03:35 You'll see a man again pointing towards the centre of the mural and there's a black cockatoo,
03:42 the big black yellow tail cockatoo. Well, he is another mission to us. Whenever our
03:47 elders would say, "Oh, Uncle, Aunt, there was about four or five black cockatoos just
03:52 flew over your house." And they would say, "Oh, well, it must be four or five days of
03:58 rain coming." So that was more of our rain warning, telling us there's rain coming, the
04:04 black cockatoo. And Balinga, the magpies, they were another story, our dreamtime story
04:13 that has been passed down in our country here. And it's been here for years. The old Commonwealth
04:21 Bank, as you know, in the main street, our murals are still there today. And that's been
04:26 over well over 70 years that I can remember anyway. It's my life that's been there. But
04:33 this has been there for thousands of years from our people have told this story and they
04:37 have heard this story and put it on the walls there. So that's the two, the Balinga, the
04:42 magpie and they're singing there together, happy because they got their colour. And then
04:49 you'll see some symbols there of people on land, footprints moving off in different directions.

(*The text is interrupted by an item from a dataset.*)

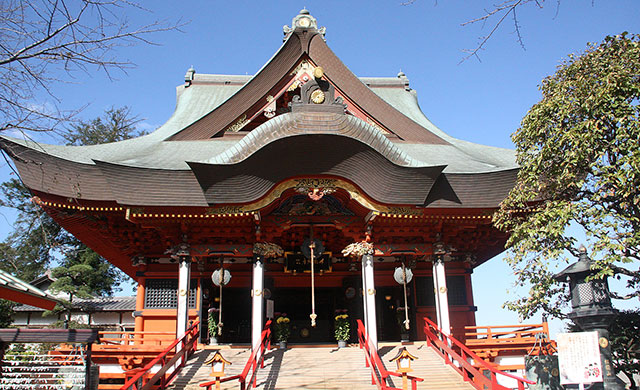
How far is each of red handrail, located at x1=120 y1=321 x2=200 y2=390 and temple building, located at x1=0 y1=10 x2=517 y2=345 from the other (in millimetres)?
537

04:56 Again, centred back to the river, coming back to the water where a lot of our food is gathered
05:02 from. We love our fish. We love our crabs and prawns and we're seafood eaters. We're
05:10 fresh water, saltwater people. And we moved this land, we moved across this land and we
05:16 lived and hunted together and told our beautiful dreamtime stories to our grandkids and to
05:23 our kids that pass it on today. Marong Moo.